Actuellement, nous sommes en pleine commémoration du 30e anniversaire de la mort du King. Amen. Il paraîtrait d'ailleurs que plus de 100.000 personnes se sont massées ce 16 août devant les grilles de Graceland, demeure éternelle du Roi, Memphis-Tennesse-USA, pour poser des bises sur la tombe du légendaire Hillbilly Cat, mort d'une crise cardiaque le 16 août 1977, à quelques mètres de là, posé sur les chiottes du premier étage.
On imagine bien les 33 tonnes remplis ras-la-gueule de tee et de casquettes griffés Elvis, les sosies japonais en tenue à paillettes période Las Vegas, les litres de Bud servis dans des gobelets sérigraphiés avec une tête de beau-gosse à rouflaquettes, les motels surbookés et leurs matelas-à-eau sur lesquels reposent des coussins à l'éffigie du King période Hollywood-Hawaï, tout ça dans une impression de déjà-vu qui se précise lorsque le souvenir d'un séjour à Eurodisney refait subitement surface. Mais transformons donc cette situation en une simple question... Bordel de merde oh hé que célèbre-t-on au juste?
Pour ma part, je peux vous apporter une ébauche de réponse, bien plus personnelle que le traditionnel: Elvis = 1 milliard de fans = 1 milliard de personnes ne peuvent pas se tromper. Je vais la faire courte.
Le 5 juillet 1954, la première séance d'enregistrement officielle du jeune Elvis Presley est organisée au studio Sun de Memphis, en gros c'est ça. Près des micros, nous avons Scotty Moore tenant sa Gibson ES 295, Bill Black avec sa gross basse, et Elvis, sa gratte sèche, sapé comme un pimp et prêt à en découdre. Enfin pas tout à fait, pas encore, puisque de l'autre côté de la vitre, Sam Philipps, les doigts posés sur sa console préhistorique, suggère au trio de s'attaquer à une ballade, Harbor Lights, et que cela ne donne pas grand chose.

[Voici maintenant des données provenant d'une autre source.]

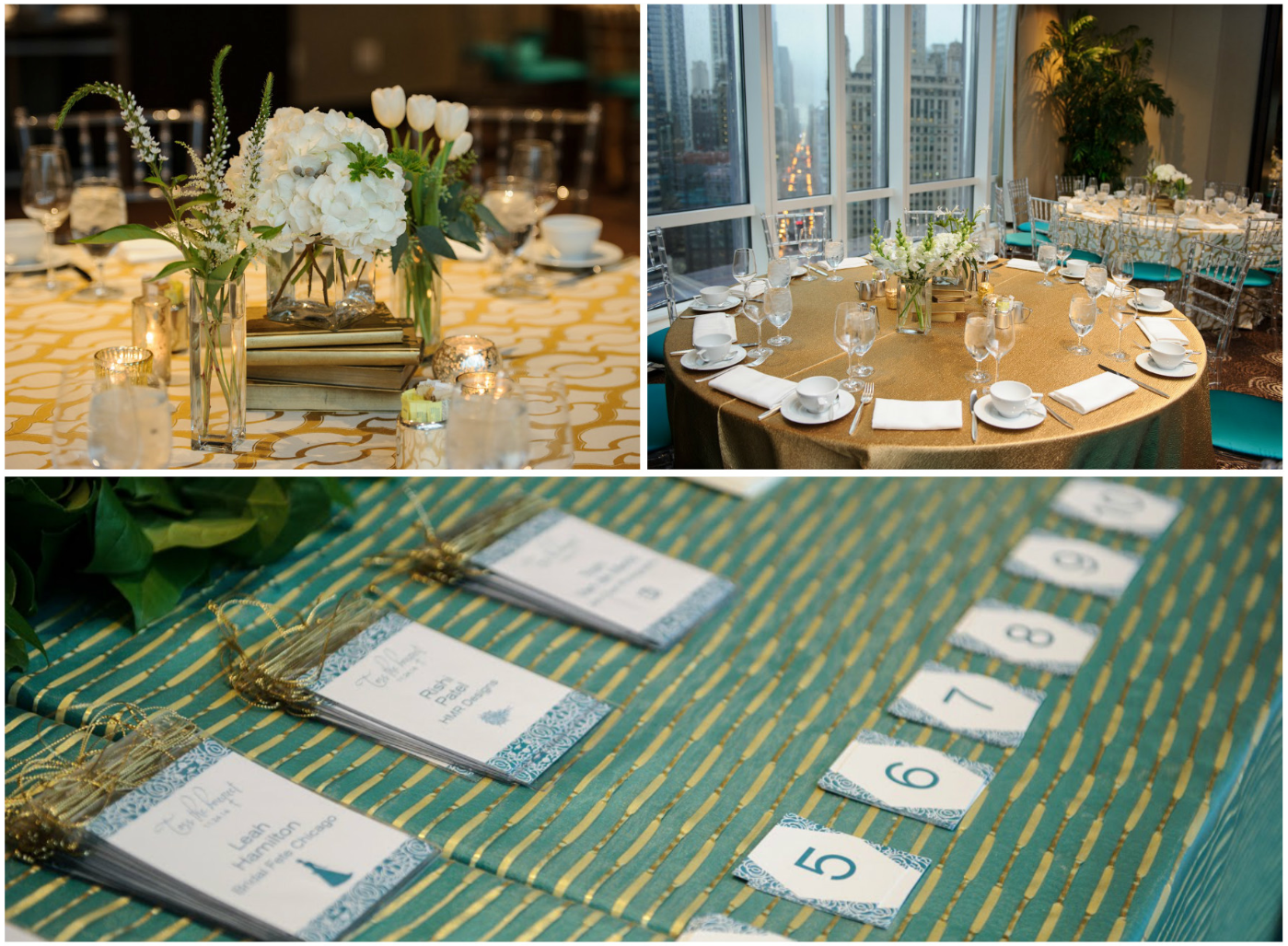 Teal Lamour Table Linen | BBJ Linen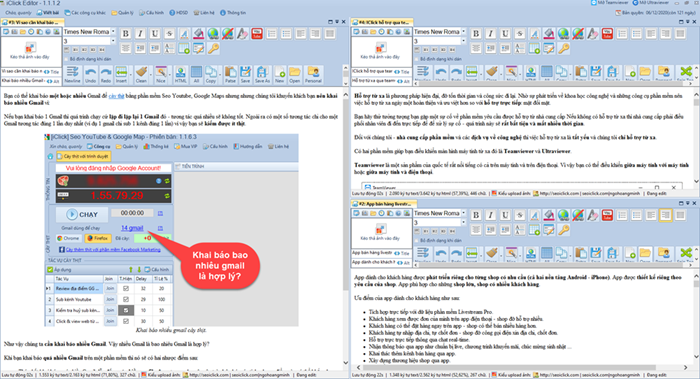 Viết nhiều bài cùng lúc với phần mềm iClick Editor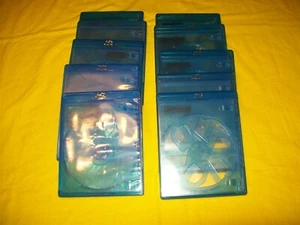 10 GENTLY USED BLURAY CASES VERY GOOD CONDITION 2 DISC DOUBLE - Imagen 1 de 1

Au bout de deux heures, alors qu'ils sont tous sur le point de remballer le matos, Elvis, frappé par la grâce, décide de se lancer dans une interprétation à sa sauce d'un vieux blues des 40's, That's All Right. Oh mon Dieu! Tranquille dans ses pompes bi-couleurs, ce putain d'enfoiré nous crache un truc, quoi exactement, à ce moment-là personne ne sait vraiment. Dès la première phrase, Elvis ne chantera pas "Well that's all right mama/ That's all right for you", comme convenu, mais balancera un "That's all right for yooouuu", un truc sauvage. Ce simple "yooouuu" contient tout: le cran d'arrêt, la gomina, la sape clinquante, les flirts, la baise, les cadillacs roses, les cris, l'émancipation, la fureur de vivre... Mistery Train, Heartbreak Hotel, Hound dog, Little Sister... la choré dans Jailhouse Rock, le mariage avec Priscilla en 15 minutes à Vegas, le '68 comeback special... bref, la foudre venue calciner la chape de plomb qui pesait sur la jeunesse américaine.
Je dois avouer qu'il m'est arrivé plusieurs fois, euh bon ouais ok des dizaines de fois, de poser mon index sur la touche re-wind de ma chaîne hifi pour me repasser encore, encore et encore ce "yooouuu", cette 9e seconde magique: la naissance du rock'n'roll baby.